The lemma now follows if every vertex \(v \in S\) satisfies \(\hat x_v = \mathrm{dist}_{G,w}(s,v)\). Let \(P = \langle v_0, \ldots, v_k \rangle\) be a path from \(s\) to \(v\) in \(H\). See Figure 2.8.

Figure 2.8: An optimal solution to (2.6) for the graph in Figure 2.6. The red path is a shortest path from \(s\) to the rightmost vertex.

Then \(\hat x_{v_0} = \hat x_s = 0\) and for \(1 \le i \le k\), \(\hat x_{v_i} = \hat x_{v_{i-1}} + w_{v_{i-1},v_i}\) because \(P\) is a path in \(H\). Thus,

\[\hat x_v = \hat x_{v_k} = \sum_{i=1}^k w_{v_{i-1},v_i} = w(P).\]

Since \(P\) is also a path from \(s\) to \(v\) in \(G \supseteq H\), this implies that

\[\hat x_v \ge \mathrm{dist}_{G,w}(s,v).\tag{2.7}\]
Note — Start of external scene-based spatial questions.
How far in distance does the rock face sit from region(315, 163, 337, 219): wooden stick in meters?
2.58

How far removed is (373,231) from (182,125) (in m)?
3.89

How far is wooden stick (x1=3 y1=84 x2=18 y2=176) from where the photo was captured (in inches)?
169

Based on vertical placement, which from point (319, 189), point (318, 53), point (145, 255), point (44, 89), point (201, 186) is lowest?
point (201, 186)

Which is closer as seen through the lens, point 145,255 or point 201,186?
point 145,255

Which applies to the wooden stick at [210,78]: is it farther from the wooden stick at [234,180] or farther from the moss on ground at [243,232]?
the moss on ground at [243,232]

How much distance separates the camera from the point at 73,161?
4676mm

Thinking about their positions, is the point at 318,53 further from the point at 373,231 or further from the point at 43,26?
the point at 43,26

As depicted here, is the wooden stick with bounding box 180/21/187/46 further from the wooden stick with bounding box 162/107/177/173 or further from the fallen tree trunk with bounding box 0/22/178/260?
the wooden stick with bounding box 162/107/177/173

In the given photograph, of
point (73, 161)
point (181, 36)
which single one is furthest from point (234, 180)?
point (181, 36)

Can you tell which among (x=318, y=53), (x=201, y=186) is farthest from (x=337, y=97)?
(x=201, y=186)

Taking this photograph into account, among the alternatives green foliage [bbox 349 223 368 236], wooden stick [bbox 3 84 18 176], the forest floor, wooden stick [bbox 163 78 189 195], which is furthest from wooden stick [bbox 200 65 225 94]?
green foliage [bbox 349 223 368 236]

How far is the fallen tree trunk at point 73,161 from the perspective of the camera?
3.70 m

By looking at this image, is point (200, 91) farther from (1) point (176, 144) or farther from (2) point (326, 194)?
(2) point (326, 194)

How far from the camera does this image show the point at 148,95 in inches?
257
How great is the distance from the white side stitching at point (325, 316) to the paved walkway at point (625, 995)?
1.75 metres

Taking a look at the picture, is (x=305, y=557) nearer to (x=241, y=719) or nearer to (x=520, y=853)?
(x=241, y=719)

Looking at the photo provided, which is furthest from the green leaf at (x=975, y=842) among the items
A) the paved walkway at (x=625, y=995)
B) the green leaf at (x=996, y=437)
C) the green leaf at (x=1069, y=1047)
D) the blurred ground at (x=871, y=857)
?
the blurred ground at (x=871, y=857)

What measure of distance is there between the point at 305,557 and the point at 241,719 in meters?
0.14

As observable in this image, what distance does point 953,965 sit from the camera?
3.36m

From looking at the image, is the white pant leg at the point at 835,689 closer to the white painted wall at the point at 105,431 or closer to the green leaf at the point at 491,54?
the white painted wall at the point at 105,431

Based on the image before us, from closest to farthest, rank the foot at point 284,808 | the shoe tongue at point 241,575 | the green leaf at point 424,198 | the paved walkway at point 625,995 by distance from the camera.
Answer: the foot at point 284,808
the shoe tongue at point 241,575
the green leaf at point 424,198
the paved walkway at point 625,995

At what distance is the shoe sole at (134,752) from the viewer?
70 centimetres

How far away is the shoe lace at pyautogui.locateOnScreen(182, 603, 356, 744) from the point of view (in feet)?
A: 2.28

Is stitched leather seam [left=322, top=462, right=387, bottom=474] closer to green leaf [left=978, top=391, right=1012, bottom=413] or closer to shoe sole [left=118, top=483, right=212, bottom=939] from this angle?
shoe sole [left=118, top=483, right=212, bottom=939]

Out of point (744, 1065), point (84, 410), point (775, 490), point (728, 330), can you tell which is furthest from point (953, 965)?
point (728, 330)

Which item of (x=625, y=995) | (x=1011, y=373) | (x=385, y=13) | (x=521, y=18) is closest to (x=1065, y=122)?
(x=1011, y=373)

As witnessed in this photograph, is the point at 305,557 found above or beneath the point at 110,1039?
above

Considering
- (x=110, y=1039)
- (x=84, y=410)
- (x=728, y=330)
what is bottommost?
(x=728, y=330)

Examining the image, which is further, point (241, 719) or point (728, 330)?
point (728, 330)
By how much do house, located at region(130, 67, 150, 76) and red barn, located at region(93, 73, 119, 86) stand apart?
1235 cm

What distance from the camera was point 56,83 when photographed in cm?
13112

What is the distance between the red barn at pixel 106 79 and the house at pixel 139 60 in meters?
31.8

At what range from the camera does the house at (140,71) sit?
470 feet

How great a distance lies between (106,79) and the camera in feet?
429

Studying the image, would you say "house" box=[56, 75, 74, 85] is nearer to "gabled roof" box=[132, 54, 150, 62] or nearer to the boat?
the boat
Conversely, for the shortest path \(\Pi_{G,w}(s,v) = \langle u_0, \ldots, u_\ell \rangle\) from \(s\) to \(v\) in \(G\), \(\hat x_{u_0} = \hat x_s = 0\) and, since \(\hat x\) is a solution of (2.6), \(\hat x_{u_i} \le \hat x_{u_{i-1}} + w_{u_{i-1},u_i}\) for all \(1 \le i \le \ell\). Thus,

\[\hat x_v = \hat x_{u_\ell} \le \sum_{i=1}^\ell w_{u_{i-1},u_i} = \mathrm{dist}_{G,w}(s,v).\tag{2.8}\]

Together, equations (2.7) and (2.8) show that \(\hat x_v = \mathrm{dist}_{G,w}(s,v)\). This finishes the proof. ▨

It may be useful to remind you at this point that our goal was to derive an LP formulation of the SSSP problem, that is, a linear program whose optimal solution consists of the distances from \(s\) to all vertices in \(G\). We proved that (2.6) is such an LP formulation. At this point, you may wonder how we go about finding such an optimal solution. We defer this discussion until Chapter 3, when we discuss the Simplex Algorithm. Our goal at this point is not to find optimal solutions to various optimization problems but to study how we can use linear programs as a mechanism to state these problems. We will later see that these formulations are useful because we can either solve the LPs using the Simplex Algorithm or the LP formulation sheds some light on the structure of the problem, which we can exploit in some algorithm we design to solve the problem.